Task requirements:
Reproduce each of the items below word for word, keeping every line unchanged.

═════ Input rows

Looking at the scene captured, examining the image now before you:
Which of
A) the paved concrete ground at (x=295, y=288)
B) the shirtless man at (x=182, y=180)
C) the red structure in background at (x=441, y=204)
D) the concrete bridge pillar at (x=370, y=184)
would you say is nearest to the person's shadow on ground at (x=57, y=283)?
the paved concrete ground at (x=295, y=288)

══════════

Full output:
Looking at the scene captured, examining the image now before you:
Which of
A) the paved concrete ground at (x=295, y=288)
B) the shirtless man at (x=182, y=180)
C) the red structure in background at (x=441, y=204)
D) the concrete bridge pillar at (x=370, y=184)
would you say is nearest to the person's shadow on ground at (x=57, y=283)?
the paved concrete ground at (x=295, y=288)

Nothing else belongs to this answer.